Court Opinion

ID: 9771899
Source: CourtListenerOpinion
Date Created: 2023-08-29 16:58:22.630599+00
Date Added: 2024-06-11T07:31:39.292638
License: Public Domain

OSBORNE, Judge
(dissenting)
The question presented to the court in this appeal is: “Is broadcasting a manufacturing or processing production operation” under the provisions of KRS 139.480(8) ? The lower court found that it was. I agree.
As early as 1886 in Covington Gas Light Company v. City of Covington, 84 Ky. 94, 8 KLR 442, this court recognized that a gas company was a manufacturing company when it took raw gas and made it suitable for domestic use. We likewise held in Ky. Electric Co. v. Buechel, 146 Ky. 660, 143 S.W. 58, that the generation of electricity was manufacturing because it involved transforming heat into electric power. In City of Louisville ex rel. v. Howard, 306 Ky. 687, 208 S.W.2d 522, we held that transformers which did nothing more than raise or lower voltage and transform AC current to DC current were machinery used for manufacturing. In the course of that opinion, we said:
“Applying the yardstick of our definition set out above to the raw unmeasured volume of. electrical energy as it comes out of the generating plant, we must regard it as a thing which is practically unsuitable for common use. Electrical companies do not invest millions of dollars in substations or transformers in the pursuit of a hobby. They make such investments because they are necessary to change generated electricity from a sort of uncivilised force, unfit to enter a home or place of business, into a subdued servant which may, through ‘transformer training’ become practically suitable for a common use.” (Emphasis added).

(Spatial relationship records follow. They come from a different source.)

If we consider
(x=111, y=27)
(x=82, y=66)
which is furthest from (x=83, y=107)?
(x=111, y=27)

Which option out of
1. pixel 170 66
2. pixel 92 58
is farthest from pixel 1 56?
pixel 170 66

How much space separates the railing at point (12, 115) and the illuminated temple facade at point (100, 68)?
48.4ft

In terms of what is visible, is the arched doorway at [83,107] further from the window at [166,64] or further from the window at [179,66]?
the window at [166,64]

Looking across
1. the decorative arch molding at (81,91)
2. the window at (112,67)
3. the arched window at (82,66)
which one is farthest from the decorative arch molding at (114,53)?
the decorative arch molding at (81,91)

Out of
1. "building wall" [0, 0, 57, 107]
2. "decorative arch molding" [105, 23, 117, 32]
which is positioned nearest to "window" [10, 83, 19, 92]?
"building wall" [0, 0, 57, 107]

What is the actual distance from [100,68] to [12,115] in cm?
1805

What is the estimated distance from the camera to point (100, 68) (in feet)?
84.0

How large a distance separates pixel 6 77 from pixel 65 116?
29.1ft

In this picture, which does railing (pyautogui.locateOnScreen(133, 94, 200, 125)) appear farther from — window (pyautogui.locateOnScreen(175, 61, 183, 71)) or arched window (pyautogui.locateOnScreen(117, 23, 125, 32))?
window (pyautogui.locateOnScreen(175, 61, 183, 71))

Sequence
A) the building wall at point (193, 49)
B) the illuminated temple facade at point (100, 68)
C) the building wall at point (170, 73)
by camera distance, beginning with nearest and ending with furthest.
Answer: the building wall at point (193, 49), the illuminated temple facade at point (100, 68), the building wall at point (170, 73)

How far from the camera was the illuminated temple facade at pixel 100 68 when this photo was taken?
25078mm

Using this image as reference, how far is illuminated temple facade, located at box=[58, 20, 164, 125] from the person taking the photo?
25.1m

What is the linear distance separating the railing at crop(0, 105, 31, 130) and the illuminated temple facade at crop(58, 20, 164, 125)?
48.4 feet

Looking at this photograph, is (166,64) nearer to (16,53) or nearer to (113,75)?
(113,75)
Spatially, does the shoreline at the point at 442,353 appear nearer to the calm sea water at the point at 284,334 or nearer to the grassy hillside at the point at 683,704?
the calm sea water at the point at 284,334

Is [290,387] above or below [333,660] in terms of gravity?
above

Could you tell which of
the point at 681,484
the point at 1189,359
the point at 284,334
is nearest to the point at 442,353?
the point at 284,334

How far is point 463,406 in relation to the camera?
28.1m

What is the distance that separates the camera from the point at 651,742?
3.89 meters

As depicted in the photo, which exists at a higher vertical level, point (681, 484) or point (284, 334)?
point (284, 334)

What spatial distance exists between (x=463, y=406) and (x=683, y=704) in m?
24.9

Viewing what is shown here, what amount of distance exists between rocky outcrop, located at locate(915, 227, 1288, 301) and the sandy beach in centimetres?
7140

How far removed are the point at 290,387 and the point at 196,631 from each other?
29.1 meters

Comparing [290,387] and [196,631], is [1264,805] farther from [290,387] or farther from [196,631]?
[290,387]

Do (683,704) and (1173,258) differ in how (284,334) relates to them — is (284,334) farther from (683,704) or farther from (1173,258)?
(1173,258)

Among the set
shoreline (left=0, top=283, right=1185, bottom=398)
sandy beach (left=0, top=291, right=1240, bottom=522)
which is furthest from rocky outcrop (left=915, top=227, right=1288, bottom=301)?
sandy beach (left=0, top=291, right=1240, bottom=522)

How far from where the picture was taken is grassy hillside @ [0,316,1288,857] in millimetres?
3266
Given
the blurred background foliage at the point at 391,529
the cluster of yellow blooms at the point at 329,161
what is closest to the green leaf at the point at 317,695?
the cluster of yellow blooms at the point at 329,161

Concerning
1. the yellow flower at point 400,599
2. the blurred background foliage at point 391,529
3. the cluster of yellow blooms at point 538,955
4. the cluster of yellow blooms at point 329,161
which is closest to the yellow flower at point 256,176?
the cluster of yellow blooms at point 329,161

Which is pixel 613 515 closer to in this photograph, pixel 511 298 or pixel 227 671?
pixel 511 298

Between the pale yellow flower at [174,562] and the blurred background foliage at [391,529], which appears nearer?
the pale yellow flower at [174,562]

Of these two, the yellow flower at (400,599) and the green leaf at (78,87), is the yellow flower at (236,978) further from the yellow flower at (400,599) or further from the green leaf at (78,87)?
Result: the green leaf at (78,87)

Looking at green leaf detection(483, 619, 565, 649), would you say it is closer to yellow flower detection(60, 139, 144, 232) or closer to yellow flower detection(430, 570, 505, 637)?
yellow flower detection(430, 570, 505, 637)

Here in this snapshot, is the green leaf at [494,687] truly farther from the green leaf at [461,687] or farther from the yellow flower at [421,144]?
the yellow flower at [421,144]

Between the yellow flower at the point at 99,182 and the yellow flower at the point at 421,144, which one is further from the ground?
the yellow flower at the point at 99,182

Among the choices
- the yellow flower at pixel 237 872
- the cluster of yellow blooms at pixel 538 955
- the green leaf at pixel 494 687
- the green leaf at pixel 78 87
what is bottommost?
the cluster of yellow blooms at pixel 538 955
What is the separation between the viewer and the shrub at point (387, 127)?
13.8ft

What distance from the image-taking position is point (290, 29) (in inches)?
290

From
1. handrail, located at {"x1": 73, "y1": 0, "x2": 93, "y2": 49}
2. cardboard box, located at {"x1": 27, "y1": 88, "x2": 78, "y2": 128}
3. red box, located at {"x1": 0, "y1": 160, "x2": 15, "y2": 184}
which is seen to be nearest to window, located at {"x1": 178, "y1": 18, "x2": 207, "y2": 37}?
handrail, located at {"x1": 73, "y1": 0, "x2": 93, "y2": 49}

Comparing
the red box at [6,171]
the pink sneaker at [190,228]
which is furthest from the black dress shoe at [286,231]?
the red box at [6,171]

In the case before us on this appeal the broadcaster takes the raw material of light and sound at the location of the transmitter and by the injection of additional electrical current converts this light and sound into a radio wave which is transmitted to the user. It can not be argued with any degree of logic but what the broadcasting station manufactures radio waves which are placed upon the market for common use of all people within the range of the station. The Supreme Court of Alabama has previously *524met the exact problem which faces us today. It had in previous cases held that machinery used in the generating of electricity was used in the manufacturing process. When it was faced with the problem of whether the creation of radio waves was a manufacturing process, it held that it was for the very sound reason that it had previously held the generation of electricity was manufacturing. See State v. Television Corporation, 271 Ala. 692, 127 So.2d 603. The golden thread running through our decisions on the subject seems to be whether or not an unusable raw material is converted into a usable, salable product. Since we have previously held that the creation of electricity is manufacturing and the transforming of electricity is manufacturing it seems inescapable to me but that the creation of radio waves for the purpose of transmission upon the market is nothing less than the process of manufacturing.
For the foregoing reasons, I respectfully dissent.